Render the items between the lines holding "How far away is point" and "5.11 meters", inclusive, as a two-column CSV with the columns text and answer. Give one row per item, put each value in a single quoted field with line breaks replaced by spaces, and leave the pictures out.

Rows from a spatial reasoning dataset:
---------------
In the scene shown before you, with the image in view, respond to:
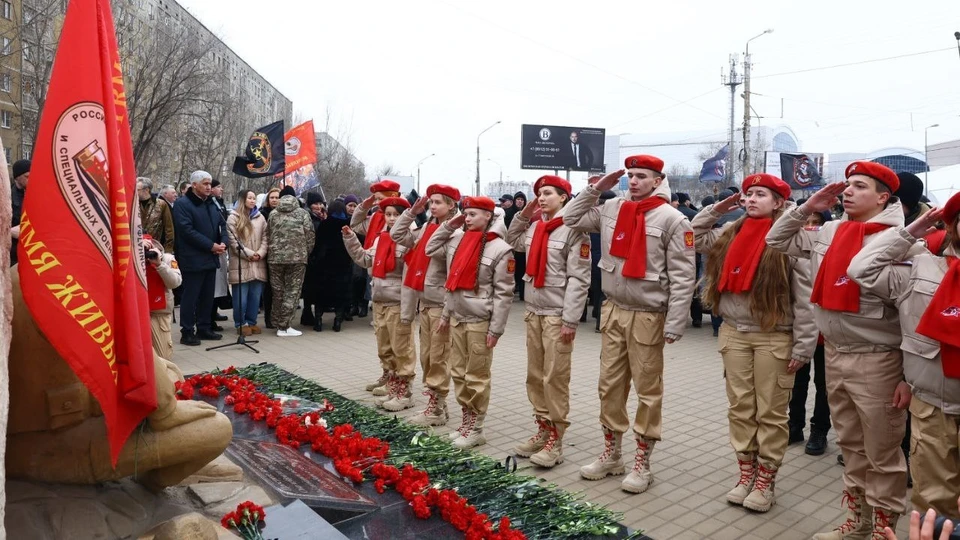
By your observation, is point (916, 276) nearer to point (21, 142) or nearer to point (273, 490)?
point (273, 490)

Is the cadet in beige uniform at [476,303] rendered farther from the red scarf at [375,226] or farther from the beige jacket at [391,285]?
the red scarf at [375,226]

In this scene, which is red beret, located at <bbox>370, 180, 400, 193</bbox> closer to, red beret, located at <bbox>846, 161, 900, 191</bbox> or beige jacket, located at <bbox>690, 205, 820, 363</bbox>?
beige jacket, located at <bbox>690, 205, 820, 363</bbox>

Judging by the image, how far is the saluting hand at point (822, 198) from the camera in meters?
4.21

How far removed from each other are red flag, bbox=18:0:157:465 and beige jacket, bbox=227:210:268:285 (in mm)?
7777

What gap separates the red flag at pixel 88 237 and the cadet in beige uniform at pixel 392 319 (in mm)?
4210

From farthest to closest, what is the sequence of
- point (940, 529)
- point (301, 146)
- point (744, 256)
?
point (301, 146) < point (744, 256) < point (940, 529)

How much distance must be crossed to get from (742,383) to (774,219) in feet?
3.60

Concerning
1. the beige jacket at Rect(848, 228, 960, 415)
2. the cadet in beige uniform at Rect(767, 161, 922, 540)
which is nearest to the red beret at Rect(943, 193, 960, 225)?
the beige jacket at Rect(848, 228, 960, 415)

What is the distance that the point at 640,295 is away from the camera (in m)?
4.79

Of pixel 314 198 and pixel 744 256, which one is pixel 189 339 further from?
pixel 744 256

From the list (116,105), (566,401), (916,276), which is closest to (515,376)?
(566,401)

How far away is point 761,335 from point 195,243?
25.1ft

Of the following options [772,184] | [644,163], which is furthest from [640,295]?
[772,184]

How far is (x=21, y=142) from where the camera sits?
918 inches
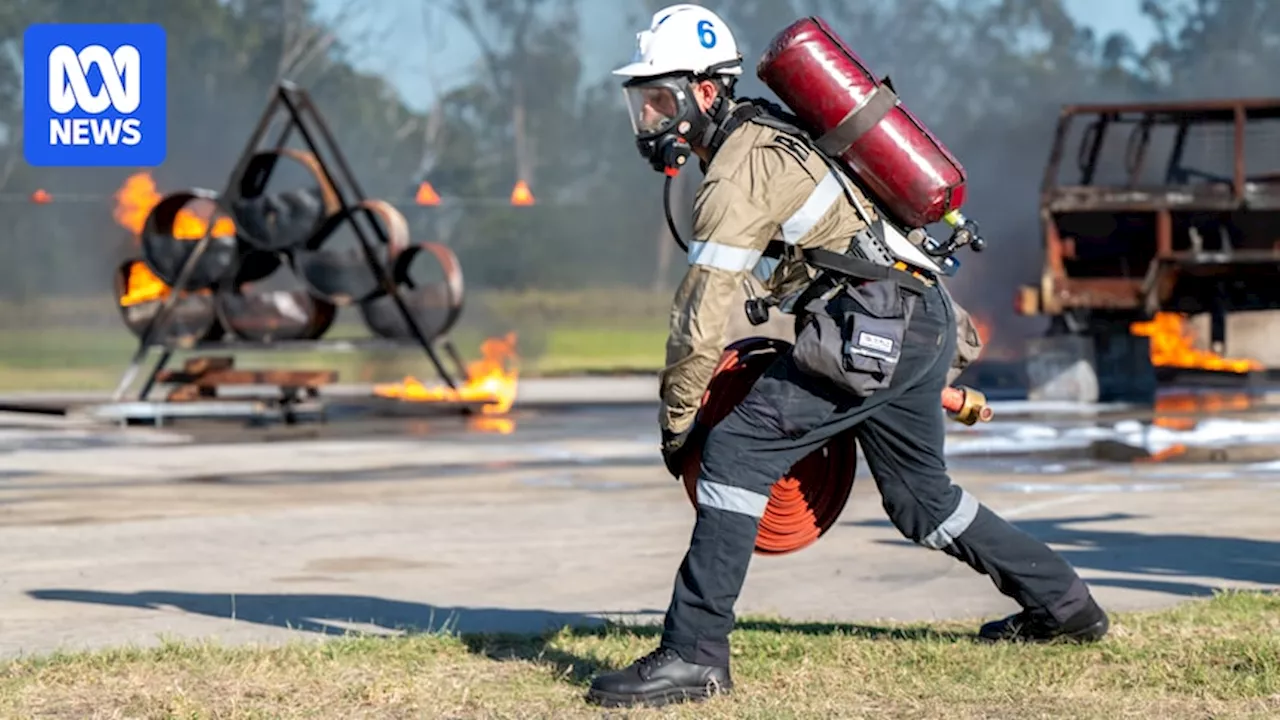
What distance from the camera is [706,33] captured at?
5.11 meters

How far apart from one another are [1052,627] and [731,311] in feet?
4.86

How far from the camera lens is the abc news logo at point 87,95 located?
11969 mm

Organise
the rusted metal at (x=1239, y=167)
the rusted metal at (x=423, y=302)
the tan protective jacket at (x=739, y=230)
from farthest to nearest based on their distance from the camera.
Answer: the rusted metal at (x=423, y=302) → the rusted metal at (x=1239, y=167) → the tan protective jacket at (x=739, y=230)

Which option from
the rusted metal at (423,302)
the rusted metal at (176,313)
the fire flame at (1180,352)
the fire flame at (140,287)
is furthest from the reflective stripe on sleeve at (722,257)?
the fire flame at (1180,352)

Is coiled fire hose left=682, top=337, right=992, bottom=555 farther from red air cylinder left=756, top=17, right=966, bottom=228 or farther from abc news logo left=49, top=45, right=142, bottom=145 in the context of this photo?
abc news logo left=49, top=45, right=142, bottom=145

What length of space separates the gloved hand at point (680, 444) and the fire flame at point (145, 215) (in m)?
12.0

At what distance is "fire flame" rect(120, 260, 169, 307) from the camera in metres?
17.7

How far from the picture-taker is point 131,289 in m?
18.0

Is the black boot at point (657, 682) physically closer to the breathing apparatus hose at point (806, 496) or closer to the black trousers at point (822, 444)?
the black trousers at point (822, 444)

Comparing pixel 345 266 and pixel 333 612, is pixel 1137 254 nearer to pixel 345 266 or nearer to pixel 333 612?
pixel 345 266

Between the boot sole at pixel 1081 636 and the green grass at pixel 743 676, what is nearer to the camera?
the green grass at pixel 743 676

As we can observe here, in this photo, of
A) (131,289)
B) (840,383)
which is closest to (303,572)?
(840,383)

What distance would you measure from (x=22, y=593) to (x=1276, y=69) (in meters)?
25.4

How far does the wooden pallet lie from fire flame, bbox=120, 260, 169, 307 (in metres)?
0.70
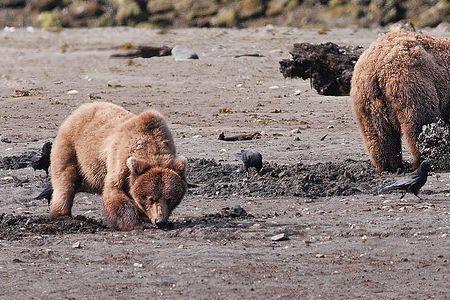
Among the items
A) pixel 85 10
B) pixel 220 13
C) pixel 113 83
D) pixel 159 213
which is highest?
pixel 159 213

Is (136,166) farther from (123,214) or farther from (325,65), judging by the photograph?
(325,65)

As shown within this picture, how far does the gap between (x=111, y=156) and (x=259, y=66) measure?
13001mm

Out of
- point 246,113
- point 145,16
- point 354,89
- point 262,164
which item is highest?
point 354,89

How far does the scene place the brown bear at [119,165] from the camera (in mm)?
10297

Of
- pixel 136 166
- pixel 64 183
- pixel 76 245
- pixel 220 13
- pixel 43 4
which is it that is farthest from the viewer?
pixel 43 4

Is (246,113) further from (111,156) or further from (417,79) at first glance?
(111,156)

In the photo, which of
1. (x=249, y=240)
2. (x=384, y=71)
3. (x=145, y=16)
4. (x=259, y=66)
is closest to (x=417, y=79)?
(x=384, y=71)

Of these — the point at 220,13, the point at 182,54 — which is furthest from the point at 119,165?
the point at 220,13

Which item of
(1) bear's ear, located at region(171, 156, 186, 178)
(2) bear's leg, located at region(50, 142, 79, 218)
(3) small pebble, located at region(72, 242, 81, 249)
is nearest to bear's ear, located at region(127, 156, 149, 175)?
(1) bear's ear, located at region(171, 156, 186, 178)

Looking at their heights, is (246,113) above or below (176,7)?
above

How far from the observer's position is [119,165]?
10.6 m

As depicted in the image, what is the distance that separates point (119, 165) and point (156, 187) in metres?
0.47

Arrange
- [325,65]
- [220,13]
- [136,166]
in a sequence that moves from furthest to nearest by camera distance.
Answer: [220,13], [325,65], [136,166]

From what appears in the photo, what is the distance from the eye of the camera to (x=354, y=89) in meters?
13.2
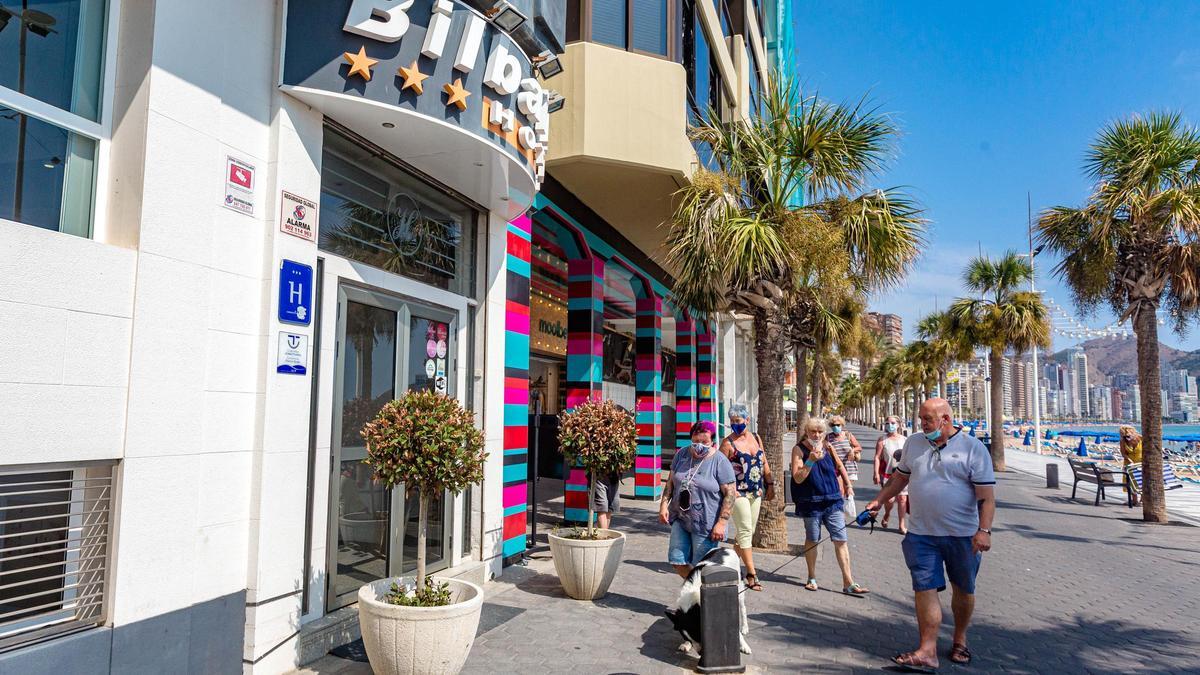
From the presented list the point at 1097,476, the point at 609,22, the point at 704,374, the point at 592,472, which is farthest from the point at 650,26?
the point at 1097,476

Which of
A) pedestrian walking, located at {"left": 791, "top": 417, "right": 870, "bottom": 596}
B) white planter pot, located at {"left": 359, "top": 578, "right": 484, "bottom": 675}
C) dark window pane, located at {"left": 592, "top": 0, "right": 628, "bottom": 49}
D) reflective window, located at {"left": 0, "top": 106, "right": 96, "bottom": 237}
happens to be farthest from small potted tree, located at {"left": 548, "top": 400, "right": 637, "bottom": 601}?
reflective window, located at {"left": 0, "top": 106, "right": 96, "bottom": 237}

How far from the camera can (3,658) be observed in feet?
11.1

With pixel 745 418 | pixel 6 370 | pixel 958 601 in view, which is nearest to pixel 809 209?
pixel 745 418

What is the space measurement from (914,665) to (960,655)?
0.48 m

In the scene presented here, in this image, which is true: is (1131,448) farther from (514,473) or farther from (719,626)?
(719,626)

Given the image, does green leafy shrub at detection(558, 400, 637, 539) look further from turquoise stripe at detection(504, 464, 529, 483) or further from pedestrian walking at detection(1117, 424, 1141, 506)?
pedestrian walking at detection(1117, 424, 1141, 506)

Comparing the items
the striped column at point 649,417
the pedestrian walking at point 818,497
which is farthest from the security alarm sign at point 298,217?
the striped column at point 649,417

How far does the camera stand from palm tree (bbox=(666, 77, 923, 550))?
9141mm

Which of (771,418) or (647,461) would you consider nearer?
(771,418)

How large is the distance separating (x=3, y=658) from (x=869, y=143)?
376 inches

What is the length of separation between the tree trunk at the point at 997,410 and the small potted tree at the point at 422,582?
22.6 meters

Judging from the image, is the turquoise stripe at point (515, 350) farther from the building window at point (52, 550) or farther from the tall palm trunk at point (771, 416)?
the building window at point (52, 550)

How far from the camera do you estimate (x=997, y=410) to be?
23297 millimetres

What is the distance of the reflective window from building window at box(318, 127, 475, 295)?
1.67 meters
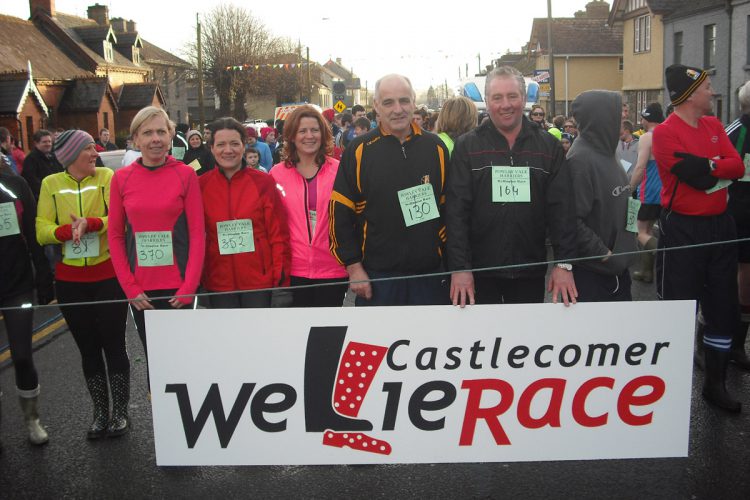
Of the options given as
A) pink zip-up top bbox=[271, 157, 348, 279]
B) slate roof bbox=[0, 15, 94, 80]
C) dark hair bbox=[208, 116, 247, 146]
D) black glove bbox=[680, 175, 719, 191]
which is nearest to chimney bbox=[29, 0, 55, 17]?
slate roof bbox=[0, 15, 94, 80]

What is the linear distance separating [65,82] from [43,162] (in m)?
41.5

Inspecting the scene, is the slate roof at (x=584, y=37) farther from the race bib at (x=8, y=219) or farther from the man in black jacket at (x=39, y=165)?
the race bib at (x=8, y=219)

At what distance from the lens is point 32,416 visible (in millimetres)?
4629

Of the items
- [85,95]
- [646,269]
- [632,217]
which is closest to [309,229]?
[632,217]

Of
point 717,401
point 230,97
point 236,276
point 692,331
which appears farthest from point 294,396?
point 230,97

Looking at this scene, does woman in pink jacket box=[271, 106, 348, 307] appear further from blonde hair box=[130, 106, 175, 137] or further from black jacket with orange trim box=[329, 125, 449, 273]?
blonde hair box=[130, 106, 175, 137]

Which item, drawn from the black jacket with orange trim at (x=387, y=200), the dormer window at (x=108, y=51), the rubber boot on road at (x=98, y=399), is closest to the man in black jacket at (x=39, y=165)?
the rubber boot on road at (x=98, y=399)

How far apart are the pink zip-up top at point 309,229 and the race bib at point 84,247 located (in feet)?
3.68

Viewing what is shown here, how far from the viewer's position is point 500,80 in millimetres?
4062

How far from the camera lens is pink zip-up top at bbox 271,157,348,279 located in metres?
4.48

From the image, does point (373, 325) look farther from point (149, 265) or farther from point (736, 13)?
point (736, 13)

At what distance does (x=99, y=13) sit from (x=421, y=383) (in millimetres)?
67710

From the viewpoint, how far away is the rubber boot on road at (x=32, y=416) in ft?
15.0

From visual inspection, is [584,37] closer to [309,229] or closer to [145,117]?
[309,229]
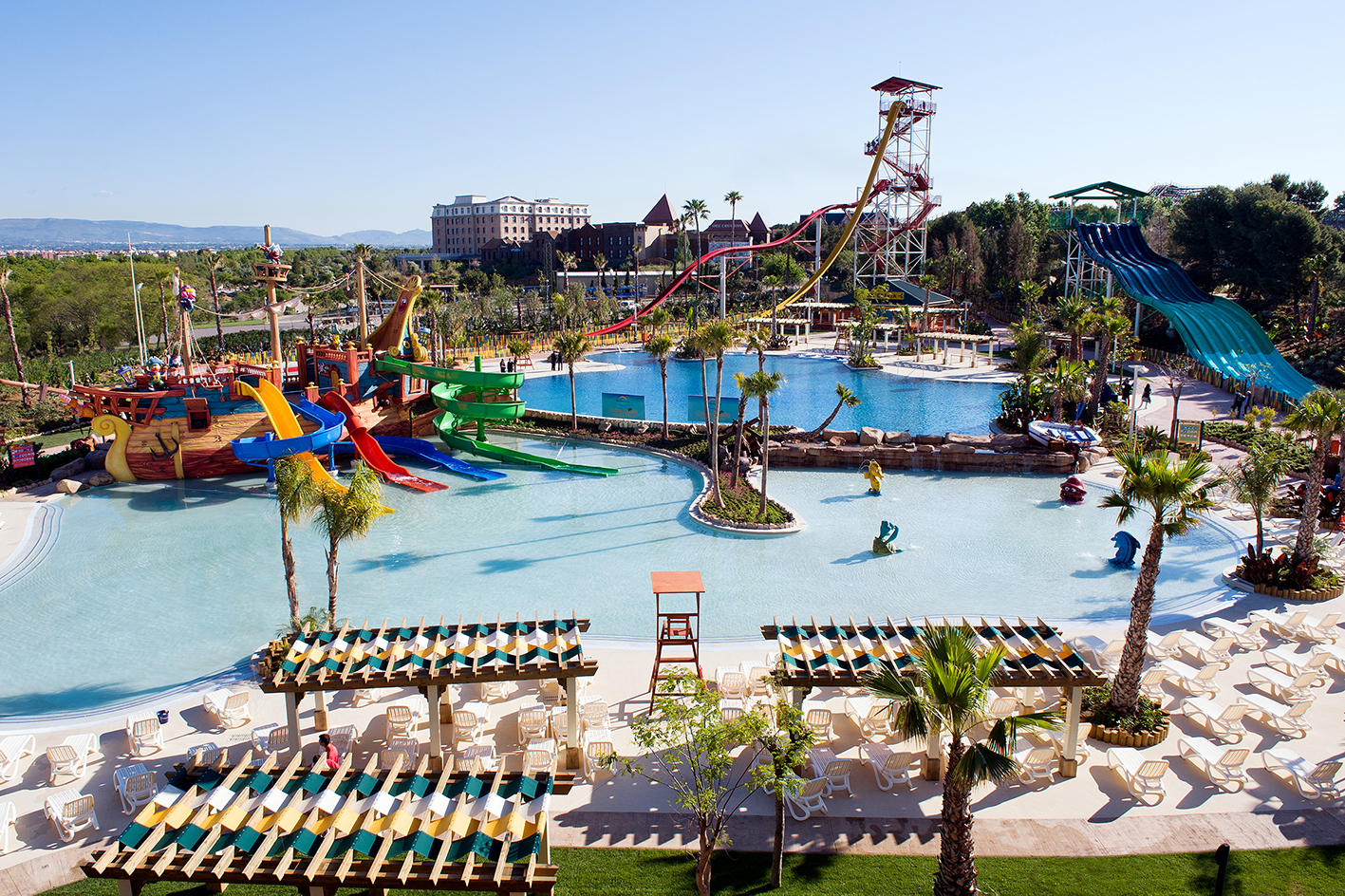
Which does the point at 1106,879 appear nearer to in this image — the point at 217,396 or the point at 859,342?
---------------
Answer to this exercise:
text,answer
"How far away is point 761,335 from point 195,243?","25.1ft"
"Of the following options [772,184] | [644,163], which is furthest from [640,295]?","[772,184]"
"How far is (x=21, y=142) from where the camera sits?","918 inches"
"What distance from the camera is [706,33] captured at?","5.11 meters"